Now that we have an irrigation system up and running, the challenge was to find a way to use water from the washing machine – especially as it runs every day cleaning nappies. Again, being renters, we can’t retrofit a grey-water recycling system, or even cut a hole for piping to get outside from the laundry. Also, our laundry is at the rear of the house but the majority of the garden, including the vegies and the irrigation system, is at the front. Our solution: buckets. We now have three buckets in the wash-trough catching washing machine water. What overflows the buckets goes down the drain, except on rare occasions when I happen past the laundry between the wash and the rinse cycles and empty the first round of buckets in time to also catch the rinse water.
We already had two buckets catching water in our shower, and have now also added a bucket in my sister’s shower, plus the water from Eva’s bath, the nappy bucket, and any hand washing done during the day.
We already had two buckets catching water in our shower, and have now also added a bucket in my sister’s shower, plus the water from Eva’s bath, the nappy bucket, and any hand washing done during the day.
Initial cost: 10L buckets cost $2 each. We supplemented our existing supply with another four.
Initial time: 5 minutes a couple of times over while we figured out the best bucket configuration. (For the record, letting the whole wash trough fill and overflow into the overflow holes means the washing machine stops draining once the pipe-end is in the water.

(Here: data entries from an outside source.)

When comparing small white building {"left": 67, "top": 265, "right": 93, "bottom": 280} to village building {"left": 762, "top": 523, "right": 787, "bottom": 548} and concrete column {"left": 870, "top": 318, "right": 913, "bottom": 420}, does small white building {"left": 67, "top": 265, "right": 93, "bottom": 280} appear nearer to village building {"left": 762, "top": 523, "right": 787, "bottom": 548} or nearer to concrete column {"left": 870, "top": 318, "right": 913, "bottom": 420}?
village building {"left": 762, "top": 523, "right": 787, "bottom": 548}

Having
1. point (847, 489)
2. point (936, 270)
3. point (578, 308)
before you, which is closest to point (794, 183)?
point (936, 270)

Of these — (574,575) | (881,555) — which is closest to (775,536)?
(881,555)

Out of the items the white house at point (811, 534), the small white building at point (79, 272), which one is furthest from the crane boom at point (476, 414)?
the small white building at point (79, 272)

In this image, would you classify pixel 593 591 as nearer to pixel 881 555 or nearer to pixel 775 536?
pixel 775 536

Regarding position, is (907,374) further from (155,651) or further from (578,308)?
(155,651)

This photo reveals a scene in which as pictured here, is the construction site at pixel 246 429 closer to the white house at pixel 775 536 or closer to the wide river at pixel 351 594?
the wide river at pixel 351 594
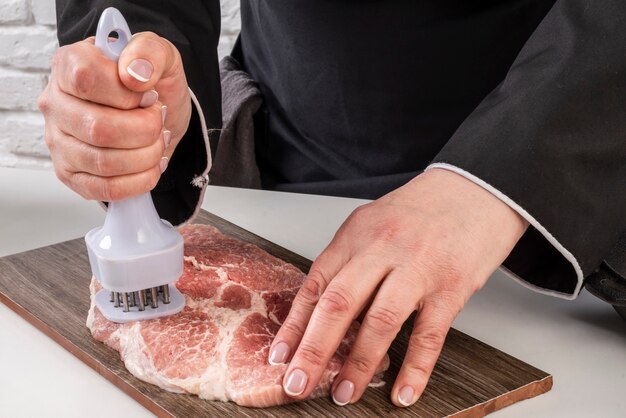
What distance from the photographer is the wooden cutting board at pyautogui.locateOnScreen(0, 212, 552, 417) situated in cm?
74

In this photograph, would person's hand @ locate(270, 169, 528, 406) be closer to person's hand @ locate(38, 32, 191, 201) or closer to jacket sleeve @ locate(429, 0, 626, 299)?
jacket sleeve @ locate(429, 0, 626, 299)

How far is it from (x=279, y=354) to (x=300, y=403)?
0.17 ft

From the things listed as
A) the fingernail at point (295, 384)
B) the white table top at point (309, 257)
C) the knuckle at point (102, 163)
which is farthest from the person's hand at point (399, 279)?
the knuckle at point (102, 163)

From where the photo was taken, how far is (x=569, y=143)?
2.71 ft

We have a front-loader. Messy.)
Ongoing time or cost commitment: Ten minutes per day emptying buckets of water – shorter when all the water goes into the irrigation; longer when some of it is distributed to the pots and plants in the rear courtyard. However, we no longer spend any time watering with a hose, so it evens out.
Impact: Each day approximately 10L of baby bath water + 20L shower water + 30L laundry water is put to good use rather than going down the drains (that’s a whopping 22kL of water saved every year!).